The reopening challenge
Reopening of schools across the country as announced by the federal minister for education and professional training would not have been an easy decision. One expects that the decision-makers would have carefully examined costs of continued suspension as well as resumption of in-person schooling.
The most significant cost of continued suspension of in-person schooling is the learning losses endured by students across the country. The World Bank estimated the learning losses to be around 0.6 years of learning adjusted schooling. Further closures would mean more learning losses that Pakistan can ill-afford.
According to the TIMSS report published at the end of 2019, Pakistan ranked second to last in Math and Science achievement among all participant countries. A related concern would have been the scheduled board examinations for classes 9, 10, 11 and 12. These include local as well as foreign examinations including O and A levels.
Another cost of sustained school closure is the health of the private school sector – especially low fee private schools. The low-fee private school sector has grown tremendously over the last two decades to cater to the demand for education. Such schools provide greater accountability to parents and signal better quality education.

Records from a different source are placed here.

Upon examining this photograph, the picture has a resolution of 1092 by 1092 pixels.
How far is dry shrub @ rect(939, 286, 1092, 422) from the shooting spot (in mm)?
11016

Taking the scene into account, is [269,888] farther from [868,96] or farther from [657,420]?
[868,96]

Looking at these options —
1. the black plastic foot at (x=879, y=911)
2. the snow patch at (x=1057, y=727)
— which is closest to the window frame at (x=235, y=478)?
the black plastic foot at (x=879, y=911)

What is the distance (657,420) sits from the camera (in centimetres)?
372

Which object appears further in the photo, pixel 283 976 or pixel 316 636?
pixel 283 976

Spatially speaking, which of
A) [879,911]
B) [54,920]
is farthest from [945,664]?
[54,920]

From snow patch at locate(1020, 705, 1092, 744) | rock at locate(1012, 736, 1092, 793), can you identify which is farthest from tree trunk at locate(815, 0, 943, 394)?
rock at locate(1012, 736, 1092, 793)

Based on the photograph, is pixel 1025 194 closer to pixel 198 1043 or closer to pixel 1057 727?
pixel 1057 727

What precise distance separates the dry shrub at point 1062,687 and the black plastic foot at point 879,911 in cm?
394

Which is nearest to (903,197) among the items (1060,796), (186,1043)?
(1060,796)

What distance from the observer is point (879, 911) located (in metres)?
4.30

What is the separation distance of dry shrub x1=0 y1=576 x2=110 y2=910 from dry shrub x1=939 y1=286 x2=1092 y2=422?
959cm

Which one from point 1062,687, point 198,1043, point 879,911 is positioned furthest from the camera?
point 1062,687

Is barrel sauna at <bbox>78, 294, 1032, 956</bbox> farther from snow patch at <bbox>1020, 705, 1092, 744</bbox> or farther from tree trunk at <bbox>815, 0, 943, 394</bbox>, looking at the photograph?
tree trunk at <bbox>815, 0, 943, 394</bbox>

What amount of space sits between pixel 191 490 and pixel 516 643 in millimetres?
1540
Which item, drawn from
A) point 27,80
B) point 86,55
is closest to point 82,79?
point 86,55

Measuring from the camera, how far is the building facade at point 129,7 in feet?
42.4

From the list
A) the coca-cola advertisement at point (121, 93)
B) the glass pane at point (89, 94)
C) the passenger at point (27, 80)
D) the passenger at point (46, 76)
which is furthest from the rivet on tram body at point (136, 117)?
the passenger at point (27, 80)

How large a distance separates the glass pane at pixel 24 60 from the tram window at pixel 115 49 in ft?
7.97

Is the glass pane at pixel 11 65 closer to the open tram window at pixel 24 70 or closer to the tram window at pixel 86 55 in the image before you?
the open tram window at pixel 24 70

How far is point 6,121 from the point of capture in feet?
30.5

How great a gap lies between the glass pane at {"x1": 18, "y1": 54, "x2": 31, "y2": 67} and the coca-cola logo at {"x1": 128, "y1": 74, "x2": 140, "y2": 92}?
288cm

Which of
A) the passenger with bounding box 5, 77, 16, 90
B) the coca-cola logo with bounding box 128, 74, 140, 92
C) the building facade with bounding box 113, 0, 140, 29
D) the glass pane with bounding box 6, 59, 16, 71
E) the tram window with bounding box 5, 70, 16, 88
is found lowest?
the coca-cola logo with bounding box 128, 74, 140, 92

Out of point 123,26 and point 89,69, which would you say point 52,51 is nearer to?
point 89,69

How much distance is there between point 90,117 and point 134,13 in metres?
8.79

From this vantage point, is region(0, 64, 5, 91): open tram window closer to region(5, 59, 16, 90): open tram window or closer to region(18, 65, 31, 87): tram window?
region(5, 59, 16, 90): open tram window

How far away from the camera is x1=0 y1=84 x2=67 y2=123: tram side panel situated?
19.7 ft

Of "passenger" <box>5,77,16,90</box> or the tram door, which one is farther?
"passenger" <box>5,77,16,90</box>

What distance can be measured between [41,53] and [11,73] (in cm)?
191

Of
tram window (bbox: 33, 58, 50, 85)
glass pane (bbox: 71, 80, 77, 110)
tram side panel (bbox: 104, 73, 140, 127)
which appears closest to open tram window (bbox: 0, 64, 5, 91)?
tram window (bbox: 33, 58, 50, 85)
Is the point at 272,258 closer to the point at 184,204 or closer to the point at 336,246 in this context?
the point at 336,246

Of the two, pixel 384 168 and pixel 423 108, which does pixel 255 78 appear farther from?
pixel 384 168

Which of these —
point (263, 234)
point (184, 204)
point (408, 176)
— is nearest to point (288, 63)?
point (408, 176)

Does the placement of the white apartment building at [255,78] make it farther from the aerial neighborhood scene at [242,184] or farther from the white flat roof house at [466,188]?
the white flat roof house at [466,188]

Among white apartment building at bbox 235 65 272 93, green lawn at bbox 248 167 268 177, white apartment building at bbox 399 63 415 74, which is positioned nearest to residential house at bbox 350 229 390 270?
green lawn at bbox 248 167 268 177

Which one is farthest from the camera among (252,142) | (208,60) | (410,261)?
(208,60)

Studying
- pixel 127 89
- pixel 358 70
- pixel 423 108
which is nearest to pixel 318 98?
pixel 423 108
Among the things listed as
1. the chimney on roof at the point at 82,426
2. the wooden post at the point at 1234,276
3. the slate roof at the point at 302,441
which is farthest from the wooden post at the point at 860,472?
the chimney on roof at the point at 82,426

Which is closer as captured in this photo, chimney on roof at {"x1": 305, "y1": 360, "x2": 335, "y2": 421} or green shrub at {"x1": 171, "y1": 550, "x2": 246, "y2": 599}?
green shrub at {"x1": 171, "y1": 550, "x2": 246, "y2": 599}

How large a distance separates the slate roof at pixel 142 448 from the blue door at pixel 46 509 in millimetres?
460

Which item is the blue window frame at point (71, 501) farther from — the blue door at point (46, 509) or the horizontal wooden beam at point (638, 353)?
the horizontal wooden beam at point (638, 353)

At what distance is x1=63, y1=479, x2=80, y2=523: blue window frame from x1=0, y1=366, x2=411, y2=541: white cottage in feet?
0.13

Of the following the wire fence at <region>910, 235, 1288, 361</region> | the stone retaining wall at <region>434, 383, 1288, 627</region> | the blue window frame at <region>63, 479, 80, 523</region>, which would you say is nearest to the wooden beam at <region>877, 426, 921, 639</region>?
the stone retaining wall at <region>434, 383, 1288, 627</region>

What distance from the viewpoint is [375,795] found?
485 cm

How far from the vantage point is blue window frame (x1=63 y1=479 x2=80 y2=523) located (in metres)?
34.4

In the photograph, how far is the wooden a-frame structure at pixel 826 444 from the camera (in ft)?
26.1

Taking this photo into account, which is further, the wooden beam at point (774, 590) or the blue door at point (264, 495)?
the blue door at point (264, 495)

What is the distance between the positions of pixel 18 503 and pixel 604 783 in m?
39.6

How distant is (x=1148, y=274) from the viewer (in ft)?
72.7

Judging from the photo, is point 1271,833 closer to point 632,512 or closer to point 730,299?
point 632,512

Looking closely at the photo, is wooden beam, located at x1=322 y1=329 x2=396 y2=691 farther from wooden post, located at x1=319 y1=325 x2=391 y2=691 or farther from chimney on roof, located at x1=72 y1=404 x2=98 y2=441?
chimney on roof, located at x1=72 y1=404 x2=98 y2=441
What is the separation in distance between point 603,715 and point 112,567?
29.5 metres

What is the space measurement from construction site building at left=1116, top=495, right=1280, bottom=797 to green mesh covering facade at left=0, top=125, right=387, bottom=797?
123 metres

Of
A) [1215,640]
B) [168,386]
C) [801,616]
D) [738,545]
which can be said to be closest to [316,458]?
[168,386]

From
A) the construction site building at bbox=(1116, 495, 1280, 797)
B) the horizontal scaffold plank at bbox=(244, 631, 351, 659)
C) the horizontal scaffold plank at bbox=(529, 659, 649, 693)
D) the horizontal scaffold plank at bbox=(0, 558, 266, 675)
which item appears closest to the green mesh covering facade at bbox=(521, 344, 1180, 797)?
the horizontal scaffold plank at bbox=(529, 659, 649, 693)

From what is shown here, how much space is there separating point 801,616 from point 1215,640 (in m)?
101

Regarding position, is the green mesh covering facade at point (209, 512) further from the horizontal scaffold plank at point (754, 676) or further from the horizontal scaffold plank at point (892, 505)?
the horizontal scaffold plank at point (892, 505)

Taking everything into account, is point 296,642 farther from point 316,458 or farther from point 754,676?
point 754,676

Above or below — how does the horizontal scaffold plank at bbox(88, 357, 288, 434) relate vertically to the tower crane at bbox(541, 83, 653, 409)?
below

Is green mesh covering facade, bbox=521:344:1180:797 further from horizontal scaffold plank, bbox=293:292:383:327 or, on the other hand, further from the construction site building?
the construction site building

While we do not have data that shows exact enrolment numbers in low-fee private schools across the country, estimates show a remarkable uptake of low-fee private schooling options. Several studies including LEAPS as well as ASER surveys show that students from these schools perform considerably better than counterparts from public schools. Covid-related closures hit these schools particularly hard as enrolments dipped significantly. Further closures would push a significant number of these schools out of the market and drive up fees at schools left in operating in the market, thereby creating a supply challenge.
On the other hand, the potential cost of reopening schools across the country is the unmitigated spread of the infection. The situation can quickly turn dire with schools becoming clusters of community spread endangering the lives and livelihoods of millions.
The paramount responsibility of the government(s) is to ensure that we avert the potentially devastating cost of reopening schools. This particularly pertains to strict adherence to SOPs across all schools in the country. The government(s) must ensure that necessary safety conditions are met in all schools and these conditions are sustained through effective monitoring. As schools were reopened in September, the federal government issued a list of guidelines for prevention against the spread of the infection.
The guidelines included strict adherence to behaviors known to mitigate against fast spread of the disease. These include face masks that are mandatory for all students (above the age of two years) and staff; handwashing with soap for twenty seconds at regular intervals, frequent use of hand sanitizer containing at least 70 percent alcohol. Education departments and in turn schools were directed to stock hygiene supplies that ensure adherence to guidelines and protocols outlined by the government. Unfortunately, the school reopening in September coincided with the gradual increase of daily Covid infections culminating in the second wave. The government(s) are expected to do better this time by allocating necessary resources to serious planning and robust execution to ensure strict adherence to SPOs at the school level.
The first step is to acknowledge that issuing guidelines is not enough. Ensuring access to necessary supplies at the school level is critical for effective adherence to the SOPs. Allocation of essential supplies including face masks, hand sanitizers, soaps, water tanks (in schools where there is no water supply) will require great effort. The data from Punjab shows what a steep challenge this undertaking is for the government.
According to the education census in the province, there are a total of 52,471 schools that enroll 12,587,154 students and employ 465,239 teaching and non-teaching staff. According to a conservative estimation, the monthly requirement for essential supplies should include 20 soaps and two large sanitizer bottles per school. Each student and staff member at every school requires at least five surgical masks per month. This means that in total there are at least 1,049,420 soaps; 104,942 bottles of sanitizer; and 65,261,965 surgical masks required every month in Punjab alone.
District-wise data on schools, enrolment, and staff can be used by the government to identify monthly requirements in each district. Market estimates of the cost shows that the Punjab government will likely need to spend Rs648 million per month to ensure adequate supplies in each public school across the province. The government will have to plan for the logistics as well as the financing of procurements. Once the procurements are planned and executed, thereby providing necessary conditions at the school level, the government will need to implement a monitoring system to oversee compliance.
In the case of Punjab, the real-time monitoring architecture can be expanded to include specific indicators concerning SOP compliance in schools. Data from real-time monitoring should in turn inform policy actions to address gaps on a monthly basis.
It is hoped that the provincial and federal governments can demonstrate the efforts required to ensure the health and wellbeing of students, teachers and staff across schools in the country. Once the looming threat of infections is managed in the immediate term, the decision-makers can then hopefully work to mitigate and eventually alleviate the costs of prolonged school closures in 2020.
The writer is an Islamabad-based researcher.